La vente aux enchères est régulée par les autorités françaises, cependant avec l’arrivée d’internet, un nouveau type de vente aux enchères est apparu : la vente aux enchères en ligne, mais est-ce que les sites de vente aux enchères en ligne sont légaux ?

Jusqu’au vote d’une loi le 10 juillet 2000, la vente aux enchères mobilières faisait l’objet d’une réglementation particulière. Seule est libre la vente aux enchères en gros (faite par lots) lorsqu’elle porte sur des denrées et des matières premières, énumérées par la loi du 28 mai 1858 (laine, céréales, café..) à l’exclusion des produits manufacturés : elle se fait dans une bourse de commerce par le ministère d’un courtier assermenté. Ils ont le monopole complet des ventes en gros dont la liste a été faite en 1858.
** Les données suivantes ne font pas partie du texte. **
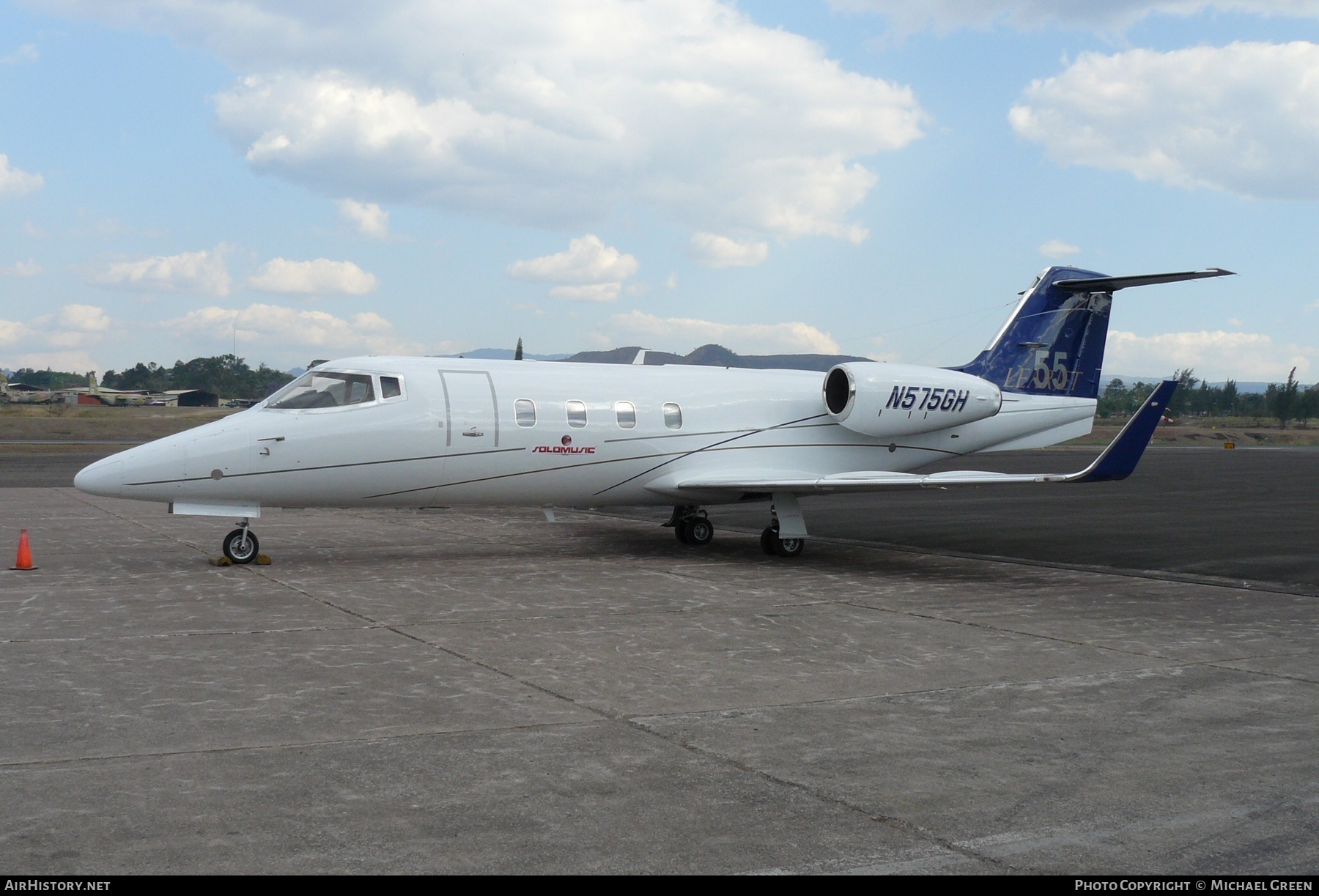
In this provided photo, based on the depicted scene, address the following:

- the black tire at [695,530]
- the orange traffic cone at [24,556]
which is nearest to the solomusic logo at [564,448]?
the black tire at [695,530]

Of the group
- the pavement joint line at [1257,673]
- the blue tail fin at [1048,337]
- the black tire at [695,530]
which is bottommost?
the pavement joint line at [1257,673]

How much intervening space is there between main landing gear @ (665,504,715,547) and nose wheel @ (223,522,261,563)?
649 cm

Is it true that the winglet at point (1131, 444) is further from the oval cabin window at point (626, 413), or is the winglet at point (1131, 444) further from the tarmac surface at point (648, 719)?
the oval cabin window at point (626, 413)

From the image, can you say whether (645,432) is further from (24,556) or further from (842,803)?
(842,803)

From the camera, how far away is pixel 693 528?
17.4 metres

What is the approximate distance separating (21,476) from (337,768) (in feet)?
96.8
Cette liste comprend entre autres: bestiaux et autres animaux vivants, le vin, l’alcool et spiritueux, embarcations et bateaux, navires, filets de pêche, meubles ,matériaux de construction, perles fines, plants d’arbres, arbres.

Les autres marchandises ne peuvent être vendues aux enchères qu’avec l’autorisation du tribunal de commerce (article 2 et 5 de la loi du 25 juin 1841 modifiée le 21 septembre 1943 ou la loi du 3 juin 1861 qui concerne la vente en gros). En matière de ventes mobilières, afin de protéger les commerçants détaillant, la loi du 25 juin 1841 prévoit que seules les marchandises d’occasion peuvent faire l’objet d’une vente aux enchères au détail. De plus la loi impose certaines formalités pour protéger l’acheteur non professionnel.
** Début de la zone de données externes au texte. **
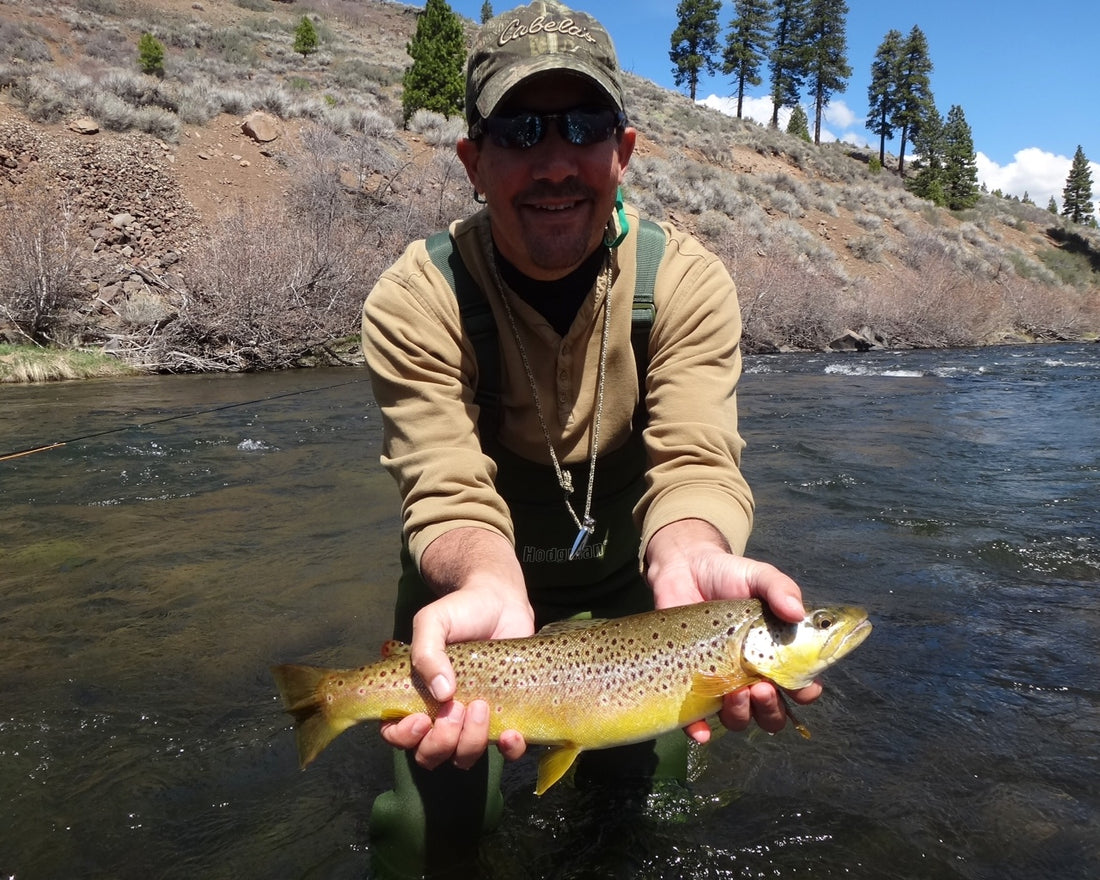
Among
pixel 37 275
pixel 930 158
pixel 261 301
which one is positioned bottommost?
pixel 261 301

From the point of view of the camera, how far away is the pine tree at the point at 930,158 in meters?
56.1

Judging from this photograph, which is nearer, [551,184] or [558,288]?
[551,184]

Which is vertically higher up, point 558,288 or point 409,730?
point 558,288

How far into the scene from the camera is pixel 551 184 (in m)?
2.79

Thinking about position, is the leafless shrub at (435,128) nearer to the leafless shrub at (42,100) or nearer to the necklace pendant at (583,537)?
the leafless shrub at (42,100)

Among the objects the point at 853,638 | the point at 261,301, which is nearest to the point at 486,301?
the point at 853,638

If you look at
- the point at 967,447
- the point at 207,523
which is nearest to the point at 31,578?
the point at 207,523

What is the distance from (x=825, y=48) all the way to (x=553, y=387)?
246ft

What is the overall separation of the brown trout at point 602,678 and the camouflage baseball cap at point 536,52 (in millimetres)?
1759

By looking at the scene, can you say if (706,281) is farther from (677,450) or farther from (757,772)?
(757,772)

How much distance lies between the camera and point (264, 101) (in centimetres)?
2998

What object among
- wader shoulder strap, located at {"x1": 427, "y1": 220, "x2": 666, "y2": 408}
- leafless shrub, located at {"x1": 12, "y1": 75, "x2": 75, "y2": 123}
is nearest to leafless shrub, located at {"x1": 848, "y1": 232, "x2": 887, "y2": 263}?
leafless shrub, located at {"x1": 12, "y1": 75, "x2": 75, "y2": 123}

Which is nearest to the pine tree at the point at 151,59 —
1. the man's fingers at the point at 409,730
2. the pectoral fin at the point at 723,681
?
the man's fingers at the point at 409,730

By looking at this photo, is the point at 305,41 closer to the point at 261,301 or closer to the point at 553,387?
the point at 261,301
La loi du 10 juillet 2000, réglemente les ventes aux enchères et a aboli certains articles de la loi de 1841.

Les opérations de courtage aux enchères réalisées par voie électronique ( type aucland, ibazar ..), qui se caractérisent par l’absence d’un tiers dans la réalisation de la vente ne sont pas des enchères publiques et ne sont pas soumises à cette loi, sauf en ce qui concerne la vente à distance de biens culturels, lesdits biens étant définis par le Code des douanes et le droit européen.
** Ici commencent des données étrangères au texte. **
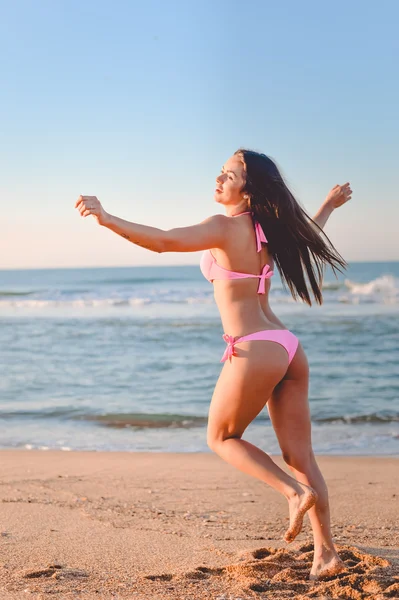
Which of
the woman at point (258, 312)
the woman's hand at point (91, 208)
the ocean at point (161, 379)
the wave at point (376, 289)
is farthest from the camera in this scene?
the wave at point (376, 289)

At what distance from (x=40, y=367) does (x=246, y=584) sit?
9.68 m

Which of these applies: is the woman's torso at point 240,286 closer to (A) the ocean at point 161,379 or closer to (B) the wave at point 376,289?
(A) the ocean at point 161,379

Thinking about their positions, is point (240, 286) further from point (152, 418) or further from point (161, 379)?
point (161, 379)

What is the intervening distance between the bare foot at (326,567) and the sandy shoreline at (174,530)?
0.08m

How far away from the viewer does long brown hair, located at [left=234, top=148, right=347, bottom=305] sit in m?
Answer: 3.49

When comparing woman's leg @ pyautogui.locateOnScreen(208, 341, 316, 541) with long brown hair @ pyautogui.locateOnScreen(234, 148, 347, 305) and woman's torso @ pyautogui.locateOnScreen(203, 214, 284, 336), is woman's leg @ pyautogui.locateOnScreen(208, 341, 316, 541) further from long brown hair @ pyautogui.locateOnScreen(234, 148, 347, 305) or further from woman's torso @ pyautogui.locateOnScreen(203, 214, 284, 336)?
long brown hair @ pyautogui.locateOnScreen(234, 148, 347, 305)

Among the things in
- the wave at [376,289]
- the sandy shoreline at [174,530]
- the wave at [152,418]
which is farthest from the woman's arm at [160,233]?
the wave at [376,289]

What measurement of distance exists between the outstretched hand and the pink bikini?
0.92 m

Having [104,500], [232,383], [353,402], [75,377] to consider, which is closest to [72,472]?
[104,500]

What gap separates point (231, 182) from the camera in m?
3.53

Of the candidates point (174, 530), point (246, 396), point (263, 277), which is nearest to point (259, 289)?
point (263, 277)

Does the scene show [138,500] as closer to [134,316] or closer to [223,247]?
[223,247]

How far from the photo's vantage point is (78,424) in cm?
850

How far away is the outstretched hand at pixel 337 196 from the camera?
4242 mm
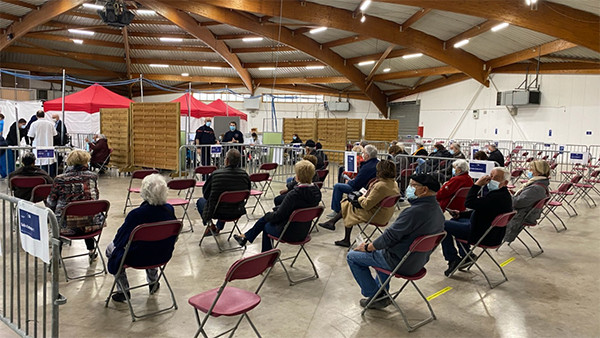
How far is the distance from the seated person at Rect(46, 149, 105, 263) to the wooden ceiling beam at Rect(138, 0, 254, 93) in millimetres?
10922

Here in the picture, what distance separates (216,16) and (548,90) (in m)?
12.5

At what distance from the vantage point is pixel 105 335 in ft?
9.46

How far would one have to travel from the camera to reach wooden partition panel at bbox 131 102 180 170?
10.3 m

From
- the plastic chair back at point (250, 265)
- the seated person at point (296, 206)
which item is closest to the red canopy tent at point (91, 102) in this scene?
the seated person at point (296, 206)

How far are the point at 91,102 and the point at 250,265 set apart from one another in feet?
40.4

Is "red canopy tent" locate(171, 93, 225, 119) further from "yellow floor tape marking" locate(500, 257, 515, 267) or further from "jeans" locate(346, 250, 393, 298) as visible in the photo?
"jeans" locate(346, 250, 393, 298)

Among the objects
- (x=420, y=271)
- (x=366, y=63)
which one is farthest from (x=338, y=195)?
(x=366, y=63)

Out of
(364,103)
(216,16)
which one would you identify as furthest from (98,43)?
(364,103)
Par contre, le fait de proposer, en agissant comme mandataire du propriétaire des biens aux enchères publiques par voie électronique pour l’adjuger constitue une vente aux enchères publique, soumis aux dispositions de cette loi du 10 juillet qui impose un certain nombre de formalités. En particulier, il faudra, pour faire de la vente aux enchères publiques avoir constitué une société qui devra avoir l’agrément d’une commission composée notamment d’anciens commissaires priseurs.

De plus la loi nouvelle n’a pas aboli l’alinéa 1, de l’article 1 de la loi de 1841 . En conséquence, il est impossible de faire de la vente aux enchères publiques, une méthode habituelle de vente.

Conséquence, les sites de ventes aux enchères devront, faire extrêmement attention à la façon dont s’organise la vente : intervention ou non d’un mandataire, adjudication ou non au terme de la vente et transfert de propriété par le site ou non, vente de biens culturels ou non, s’ils veulent éviter de rentrer dans le cadre de cette loi. Des décrets d’application de la loi devront être publié pour en savoir un peu plus.

Qu’en est il des sites de ventes aux enchères situés à l’étranger ? Doivent-ils se conformer à la loi française ?

 

I. Contenu du site : la jurisprudence française

En ce qui concerne les enchères en ligne hébergée à l’étranger mais accessibles en France, une ordonnance va être bientôt rendue, probablement en novembre prochain.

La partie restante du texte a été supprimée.